14 Works of Poetry That Will Move You

A reading list that includes Nikki Giovanni, Lucille Clifton, Morgan Parker, and more

Photo: Marisa9/Getty Images

“P“Poetry is a matter of life, not just a matter of language,” poet Lucille Clifton once said. In celebration of National Poetry Month, the editors of ZORA are highlighting poetic masterworks by Black women from the ZORA Canon that are contemplative, spirit-shifting, and healing. These books below prove that the power of poetry isn’t solely in the words. The power also lies in how it moves you.

Maud Martha

by Gwendolyn Brooks (1953)

Gwendolyn Brooks’ only novel, Maud Martha is a prose poem coming-of-age story about a girl growing up in the Black neighborhoods of Chicago.

Selected Poems

by Gwendolyn Brooks (1963)

A fine poetry collection in which Gwendolyn Brooks injects the English language with as much Blackness as possible. She undermines expectations “poem after poem,” says Pulitzer prize-winning critic and professor Margo Jefferson.

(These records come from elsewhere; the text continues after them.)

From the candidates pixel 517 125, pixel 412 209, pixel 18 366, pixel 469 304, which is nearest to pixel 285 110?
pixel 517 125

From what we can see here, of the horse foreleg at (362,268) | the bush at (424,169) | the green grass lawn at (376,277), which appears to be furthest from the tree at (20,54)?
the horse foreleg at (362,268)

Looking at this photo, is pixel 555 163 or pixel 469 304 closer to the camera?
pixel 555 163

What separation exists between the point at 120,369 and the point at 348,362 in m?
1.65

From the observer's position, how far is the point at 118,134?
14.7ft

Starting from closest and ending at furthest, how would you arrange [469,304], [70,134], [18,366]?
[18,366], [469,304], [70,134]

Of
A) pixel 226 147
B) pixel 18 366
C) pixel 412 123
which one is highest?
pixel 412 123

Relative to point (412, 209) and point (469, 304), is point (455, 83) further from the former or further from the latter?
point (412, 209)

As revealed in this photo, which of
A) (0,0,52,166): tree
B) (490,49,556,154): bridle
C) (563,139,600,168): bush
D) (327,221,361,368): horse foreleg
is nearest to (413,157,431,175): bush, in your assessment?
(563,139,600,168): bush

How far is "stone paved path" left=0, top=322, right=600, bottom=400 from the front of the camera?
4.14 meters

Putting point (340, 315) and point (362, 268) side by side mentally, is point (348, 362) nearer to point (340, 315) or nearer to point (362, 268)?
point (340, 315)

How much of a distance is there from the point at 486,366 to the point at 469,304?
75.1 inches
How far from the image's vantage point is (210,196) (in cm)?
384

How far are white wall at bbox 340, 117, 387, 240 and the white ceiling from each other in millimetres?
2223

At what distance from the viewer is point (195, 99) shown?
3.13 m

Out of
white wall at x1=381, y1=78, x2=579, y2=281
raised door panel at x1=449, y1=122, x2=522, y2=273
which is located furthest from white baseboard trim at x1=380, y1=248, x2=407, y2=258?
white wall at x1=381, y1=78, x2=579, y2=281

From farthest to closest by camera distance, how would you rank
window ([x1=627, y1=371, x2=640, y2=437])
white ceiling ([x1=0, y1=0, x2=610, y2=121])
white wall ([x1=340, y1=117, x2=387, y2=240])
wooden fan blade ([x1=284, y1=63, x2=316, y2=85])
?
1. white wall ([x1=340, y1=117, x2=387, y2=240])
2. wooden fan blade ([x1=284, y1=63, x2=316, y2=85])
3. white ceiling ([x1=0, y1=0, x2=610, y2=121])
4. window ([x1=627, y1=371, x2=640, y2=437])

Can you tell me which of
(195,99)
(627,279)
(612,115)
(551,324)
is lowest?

The Black Woman: An Anthology

by Toni Cade Bambara (1970)

A delightful anthology of poetry, short stories, and essays that “set the agenda for women’s roles in the Black liberation struggles of the early 1970s,” says Malaika Adero, a former vice president and senior editor for Atria Books at Simon & Schuster.

We a BaddDDD People

by Sonia Sanchez (1970)

A poetry collection that rejects literary convention, We a BadddDDD People “challenges Black people to stand up to the enemy within as well as without,” Adero says.

For Colored Girls Who Have Considered Suicide When the Rainbow Is Enuf

by Ntozake Shange (1976)

The story of seven women, all assigned a particular color, who navigate an oppressive society. “As poems on the page and choreopoetry on the stage, they’re achingly lyric and alive, with ceaseless rhythmic and harmonic variety,” Jefferson says.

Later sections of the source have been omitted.